The Repub party was somewhat tepid to National Trumpalism when it arrived on the scene, but now that the party has tried it on for size, it likes the fit just fine, with the perverted and anti-democratic white “conservative” base especially loving it. So there’s no dissenting Repub voice, and none is wanted.
For the nation as a whole, including our useless media, it should be instructive to watch one of America’s major political parties morph into an American Nazi party, with every rabid white nationalist (i.e. “conservative”) brownshirt screaming “Sieg Heil!” in adoration of Der Trumper, our poor man’s Fuhrer. One would also think that a choice between an intolerant know-nothing authoritarian party and a pluralist democratic one would be an easy choice for our vaunted “independents” and “libertarians”, but they are a pretty weak reed for a democracy to rely upon. Rational thought is no longer a feature of American society.
Ultimately the nation cannot evade the fate that has brought us here, nor our look into the final abyss for American “democracy”. The permanently debased “conservative” party must run its debased demagogue. Muss es sein? Es muss sein…
They know the historical data regarding how a credible primary challenge can undermine the standard bearer. They have no faith that their voters can’t be pulled in another direction. I don’t see the weakness in terms of a moderate bringing them back from the edge but rather a new conman out-conning the old one. It’s clear they’re not going to allow it. I don’t see it hurting them because their supporters don’t care about niceties of governance. As others have said, they respect and crave raw power. The more raw and brutal the better.

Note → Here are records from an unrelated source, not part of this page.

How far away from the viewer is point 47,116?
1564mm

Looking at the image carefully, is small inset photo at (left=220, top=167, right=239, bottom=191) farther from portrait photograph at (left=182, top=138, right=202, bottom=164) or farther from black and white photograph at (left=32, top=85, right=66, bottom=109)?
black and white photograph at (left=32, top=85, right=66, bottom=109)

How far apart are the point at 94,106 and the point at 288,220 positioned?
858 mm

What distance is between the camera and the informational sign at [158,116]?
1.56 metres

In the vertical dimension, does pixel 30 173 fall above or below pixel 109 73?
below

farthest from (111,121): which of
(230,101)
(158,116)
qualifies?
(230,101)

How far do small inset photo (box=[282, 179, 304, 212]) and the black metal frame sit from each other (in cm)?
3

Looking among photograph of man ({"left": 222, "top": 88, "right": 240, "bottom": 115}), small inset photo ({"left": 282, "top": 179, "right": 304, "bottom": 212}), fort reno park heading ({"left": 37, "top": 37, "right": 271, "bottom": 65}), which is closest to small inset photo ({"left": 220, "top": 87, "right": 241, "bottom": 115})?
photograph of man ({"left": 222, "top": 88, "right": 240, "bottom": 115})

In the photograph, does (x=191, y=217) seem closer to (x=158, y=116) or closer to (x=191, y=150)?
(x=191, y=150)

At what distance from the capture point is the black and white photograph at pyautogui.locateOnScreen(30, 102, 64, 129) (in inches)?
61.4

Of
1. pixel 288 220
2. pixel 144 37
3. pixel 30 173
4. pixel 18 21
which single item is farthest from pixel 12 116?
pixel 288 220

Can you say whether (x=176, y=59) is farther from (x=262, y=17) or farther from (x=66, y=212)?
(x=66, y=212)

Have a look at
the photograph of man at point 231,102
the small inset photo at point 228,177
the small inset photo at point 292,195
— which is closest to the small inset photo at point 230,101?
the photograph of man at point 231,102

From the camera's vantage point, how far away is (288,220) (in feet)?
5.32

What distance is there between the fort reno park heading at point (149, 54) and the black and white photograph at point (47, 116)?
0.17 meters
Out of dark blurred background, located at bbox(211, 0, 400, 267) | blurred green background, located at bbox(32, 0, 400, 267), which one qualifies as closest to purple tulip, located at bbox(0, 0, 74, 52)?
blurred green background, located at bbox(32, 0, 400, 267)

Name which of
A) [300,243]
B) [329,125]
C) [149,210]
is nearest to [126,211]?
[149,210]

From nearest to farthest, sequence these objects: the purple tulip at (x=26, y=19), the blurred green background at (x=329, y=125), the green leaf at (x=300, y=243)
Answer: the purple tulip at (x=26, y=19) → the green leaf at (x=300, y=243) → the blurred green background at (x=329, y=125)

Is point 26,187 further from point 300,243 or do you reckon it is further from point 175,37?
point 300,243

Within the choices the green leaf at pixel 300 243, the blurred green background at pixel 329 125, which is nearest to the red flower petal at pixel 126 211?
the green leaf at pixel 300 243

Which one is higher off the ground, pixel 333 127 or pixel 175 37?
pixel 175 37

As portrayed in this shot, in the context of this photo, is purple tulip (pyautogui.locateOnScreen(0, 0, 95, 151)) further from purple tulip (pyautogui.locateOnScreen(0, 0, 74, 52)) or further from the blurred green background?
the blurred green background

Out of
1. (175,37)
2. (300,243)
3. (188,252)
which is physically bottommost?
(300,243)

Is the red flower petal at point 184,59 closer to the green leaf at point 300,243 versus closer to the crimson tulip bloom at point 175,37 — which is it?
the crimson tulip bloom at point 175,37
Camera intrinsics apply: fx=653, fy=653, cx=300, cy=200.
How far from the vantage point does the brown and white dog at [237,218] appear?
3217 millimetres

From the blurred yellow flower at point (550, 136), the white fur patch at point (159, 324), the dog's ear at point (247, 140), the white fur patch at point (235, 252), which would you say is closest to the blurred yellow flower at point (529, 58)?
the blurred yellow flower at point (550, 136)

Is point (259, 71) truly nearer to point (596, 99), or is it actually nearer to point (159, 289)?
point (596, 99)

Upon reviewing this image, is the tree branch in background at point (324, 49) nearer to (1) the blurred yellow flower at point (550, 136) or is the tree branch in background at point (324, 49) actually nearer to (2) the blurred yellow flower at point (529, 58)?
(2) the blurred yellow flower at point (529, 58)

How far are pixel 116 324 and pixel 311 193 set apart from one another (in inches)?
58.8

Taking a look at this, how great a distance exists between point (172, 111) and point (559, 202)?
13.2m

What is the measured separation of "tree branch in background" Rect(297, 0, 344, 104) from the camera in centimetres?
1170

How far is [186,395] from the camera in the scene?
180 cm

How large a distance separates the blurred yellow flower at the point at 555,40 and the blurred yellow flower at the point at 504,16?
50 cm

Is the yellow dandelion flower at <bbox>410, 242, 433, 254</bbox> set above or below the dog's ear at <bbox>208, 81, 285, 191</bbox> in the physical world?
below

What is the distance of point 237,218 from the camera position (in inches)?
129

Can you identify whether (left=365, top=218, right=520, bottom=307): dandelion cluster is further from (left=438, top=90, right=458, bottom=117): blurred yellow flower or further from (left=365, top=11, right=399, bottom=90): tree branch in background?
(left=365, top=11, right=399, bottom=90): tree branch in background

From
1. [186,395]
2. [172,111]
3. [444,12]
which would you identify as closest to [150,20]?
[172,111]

Let’s hope there are enough voters nationwide turned off by their approach and who will stay activated in the face of ever-more sophisticated Russian efforts to turn the rest of us against each other and against ourselves.

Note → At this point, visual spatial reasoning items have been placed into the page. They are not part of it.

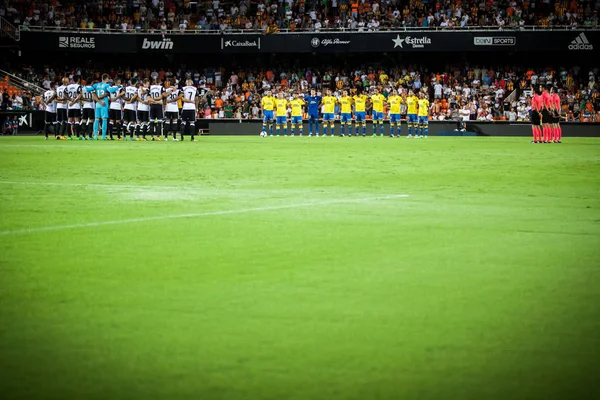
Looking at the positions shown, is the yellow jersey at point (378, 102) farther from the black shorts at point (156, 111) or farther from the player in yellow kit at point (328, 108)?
the black shorts at point (156, 111)

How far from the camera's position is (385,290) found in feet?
19.2

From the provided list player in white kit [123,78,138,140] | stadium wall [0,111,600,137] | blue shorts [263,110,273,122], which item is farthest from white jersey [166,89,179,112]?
stadium wall [0,111,600,137]

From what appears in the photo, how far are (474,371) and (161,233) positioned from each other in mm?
5142

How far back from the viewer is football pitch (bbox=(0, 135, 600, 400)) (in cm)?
392

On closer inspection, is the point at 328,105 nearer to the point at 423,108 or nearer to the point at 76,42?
the point at 423,108

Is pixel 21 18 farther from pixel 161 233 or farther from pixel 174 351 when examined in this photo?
pixel 174 351

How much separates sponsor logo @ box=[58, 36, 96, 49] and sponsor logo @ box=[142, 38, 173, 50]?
313 centimetres

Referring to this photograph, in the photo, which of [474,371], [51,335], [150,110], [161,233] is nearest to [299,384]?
[474,371]

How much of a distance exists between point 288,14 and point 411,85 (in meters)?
9.41

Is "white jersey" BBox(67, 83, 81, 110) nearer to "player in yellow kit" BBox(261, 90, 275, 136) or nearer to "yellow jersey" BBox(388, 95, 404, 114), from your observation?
"player in yellow kit" BBox(261, 90, 275, 136)

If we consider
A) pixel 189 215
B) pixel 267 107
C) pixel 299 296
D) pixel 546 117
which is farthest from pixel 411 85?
pixel 299 296

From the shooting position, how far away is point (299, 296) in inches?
223

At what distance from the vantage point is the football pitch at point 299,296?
3.92m

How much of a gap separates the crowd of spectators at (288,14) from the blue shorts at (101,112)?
2214 cm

“Schultz needed to resign because the process she had presided over had been flawed at best and unfair to Sanders at worst.”
Sanders and his aides knew the rules in advance. Their select arguing of which should be applied to benefit Bernie Sanders and which should be ignored to benefit HRC shows that they knew how to use those rules.
I think we should have national primaries. But we don’t, and we live in a country where the primaries/caucus are decided by state rules that competent people know about ahead of time. If we went with a national vote primary in 2008, we may never even of had President Obama, instead it would have been HRC.
That’s because the Democratic nominating process was corrupt; the GOP process is beyond corrupt.
“It seemed less a matter of trying to game the system against Bernie than not taking his chances seriously and operating under the assumption that Clinton was already the nominee.”
Yes, but the only reason it was assumed that Clinton was already the nominee, is that they system WAS gamed, in front.
It was “gamed” in the sense that all the donors and large portions of the party apparatus crowded towards her, and other opponents who might challenge her declined because they recognized it as futile. But that’s what politics is, at its core? Winning support, giving goodies to your supporters, and depressing suppprt among your enemies.
Yes, but it was too unbalanced.
He’s the incumbent. I doubt either party would allow/support/encourage a primary challenge to their incumbent President unless s/he was grossly incompetent. Oh wait, let me rephrase: unless they weren’t giving the party and its donors what they wanted.
Do you think anyone would have raised a peep in Bernie’s name if Obama was on the ticket for a 3rd term?